SHORT EXERCISE A -
Put the records into a numbered list, leaving out blank lines, using everything from the line that contains "Across the choices" down to the end of the records.

DOCUMENT TEXT -

___

What I'm gleaning from  your statement is that modern chess engines are developed more to function at peak performance  vis-à-vis against another chess engine in competition, than as a compartmentalized chess tool for analysis purposes! I'm not a programmer so I have no idea why when so many consumers call for better chess analysis tools programmers go for the trophies in engine comp!

I am not of the ilk and kind that really believes that gamers are going to learn very much about their own game from studying thousands of stockfish vs Komodo games -which, I seriously doubt  they will  sit down and do any how. It is a totally different genre!
Parent - By Peter Grayson (****) [gb] Date 2017-09-17 17:55

> What I'm gleaning from  your statement is that modern chess engines are developed more to function at peak performance  vis-à-vis against another chess engine in competition, than as a compartmentalized chess tool for analysis purposes! I'm not a programmer so I have no idea why when so many consumers call for better chess analysis tools programmers go for the trophies in engine comp!


There is much prestige in an author's engine appearing at the top of the rating lists, particularly for the commercial releases when these days most people judge an engine by its long term performance as opposed to a "flash in the pan" performance in a single competition albeit there is some prestige attributed to winning the TCEC tournaments because of the publicity. It was noticeable last year the improvement achieved in Stockfish to produce the "8" engine seemed to shock its competitors as well as many of us as to just how strong it was. I had the sense the Stockfish people wanted to have something to show for their efforts and pulled out all the stops to achieve it.

Robert Houdeart includes a variation within his Houdini engine by means of a "Tactical" switch that when selected makes the engine better performing for analysis but as match results have shown it is to the detriment of game play. There are also variants of the Stockfish engine that have changes to focus more on mates or analysis as well as longer time controls specifically for correspondence players.

One of the more noticeable changes in position solving performance has been that from the Komodo camp with the improvements from 9.42 through to Komodo 11.2.2, the latest release.

___

EXERCISE MATERIAL -
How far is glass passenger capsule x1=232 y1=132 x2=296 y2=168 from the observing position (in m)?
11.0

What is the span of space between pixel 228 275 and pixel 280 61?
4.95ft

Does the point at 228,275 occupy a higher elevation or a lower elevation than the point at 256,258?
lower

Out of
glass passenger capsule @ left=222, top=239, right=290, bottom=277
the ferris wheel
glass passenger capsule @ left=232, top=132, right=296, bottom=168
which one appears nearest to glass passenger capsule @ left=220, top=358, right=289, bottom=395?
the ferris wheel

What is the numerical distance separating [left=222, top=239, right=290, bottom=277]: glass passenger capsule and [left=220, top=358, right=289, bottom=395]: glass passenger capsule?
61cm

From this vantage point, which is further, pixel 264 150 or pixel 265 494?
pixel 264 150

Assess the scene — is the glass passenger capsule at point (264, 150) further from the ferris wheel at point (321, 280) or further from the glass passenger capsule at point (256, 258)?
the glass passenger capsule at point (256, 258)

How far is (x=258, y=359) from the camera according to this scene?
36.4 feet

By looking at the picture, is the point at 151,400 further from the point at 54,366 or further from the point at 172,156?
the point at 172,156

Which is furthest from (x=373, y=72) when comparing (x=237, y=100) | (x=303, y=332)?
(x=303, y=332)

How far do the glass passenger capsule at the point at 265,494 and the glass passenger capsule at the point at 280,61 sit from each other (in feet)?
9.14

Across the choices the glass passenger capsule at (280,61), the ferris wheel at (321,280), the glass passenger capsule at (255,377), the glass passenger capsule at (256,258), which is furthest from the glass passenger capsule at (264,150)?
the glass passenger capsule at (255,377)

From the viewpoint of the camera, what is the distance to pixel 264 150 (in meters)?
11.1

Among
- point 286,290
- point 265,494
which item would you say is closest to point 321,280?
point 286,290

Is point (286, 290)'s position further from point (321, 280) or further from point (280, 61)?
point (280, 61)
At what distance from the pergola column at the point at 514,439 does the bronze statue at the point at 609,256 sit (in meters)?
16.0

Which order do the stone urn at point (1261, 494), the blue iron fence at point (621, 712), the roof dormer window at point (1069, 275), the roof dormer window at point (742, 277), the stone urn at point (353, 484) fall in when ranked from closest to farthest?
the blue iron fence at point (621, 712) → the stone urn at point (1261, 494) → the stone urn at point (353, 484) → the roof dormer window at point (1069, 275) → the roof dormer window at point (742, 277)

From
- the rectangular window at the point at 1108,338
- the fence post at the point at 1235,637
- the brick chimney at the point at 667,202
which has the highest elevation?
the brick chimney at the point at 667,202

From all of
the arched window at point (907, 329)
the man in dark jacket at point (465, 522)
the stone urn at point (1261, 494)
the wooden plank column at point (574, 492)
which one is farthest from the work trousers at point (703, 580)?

___

SHORT EXERCISE B -
Answer the following questions using the chess engine discussion:
(i) Which engine includes a "Tactical" switch?
(ii) Which Komodo version is named as the latest release?
(iii) Winning which tournaments carries some prestige because of the publicity?

CORRECT RESULT A -
1. Across the choices the glass passenger capsule at (280,61), the ferris wheel at (321,280), the glass passenger capsule at (255,377), the glass passenger capsule at (256,258), which is furthest from the glass passenger capsule at (264,150)?
2. the glass passenger capsule at (255,377)
3. From the viewpoint of the camera, what is the distance to pixel 264 150 (in meters)?
4. 11.1
5. Among
6. - point 286,290
7. - point 265,494
8. which item would you say is closest to point 321,280?
9. point 286,290
10. Is point (286, 290)'s position further from point (321, 280) or further from point (280, 61)?
11. point (280, 61)
12. At what distance from the pergola column at the point at 514,439 does the bronze statue at the point at 609,256 sit (in meters)?
13. 16.0
14. Which order do the stone urn at point (1261, 494), the blue iron fence at point (621, 712), the roof dormer window at point (1069, 275), the roof dormer window at point (742, 277), the stone urn at point (353, 484) fall in when ranked from closest to farthest?
15. the blue iron fence at point (621, 712) → the stone urn at point (1261, 494) → the stone urn at point (353, 484) → the roof dormer window at point (1069, 275) → the roof dormer window at point (742, 277)
16. From
17. - the rectangular window at the point at 1108,338
18. - the fence post at the point at 1235,637
19. - the brick chimney at the point at 667,202
20. which has the highest elevation?
21. the brick chimney at the point at 667,202
22. From all of
23. the arched window at point (907, 329)
24. the man in dark jacket at point (465, 522)
25. the stone urn at point (1261, 494)
26. the wooden plank column at point (574, 492)
27. which one is farthest from the work trousers at point (703, 580)?

CORRECT RESULT B -
(i) Houdini
(ii) Komodo 11.2.2
(iii) The TCEC tournaments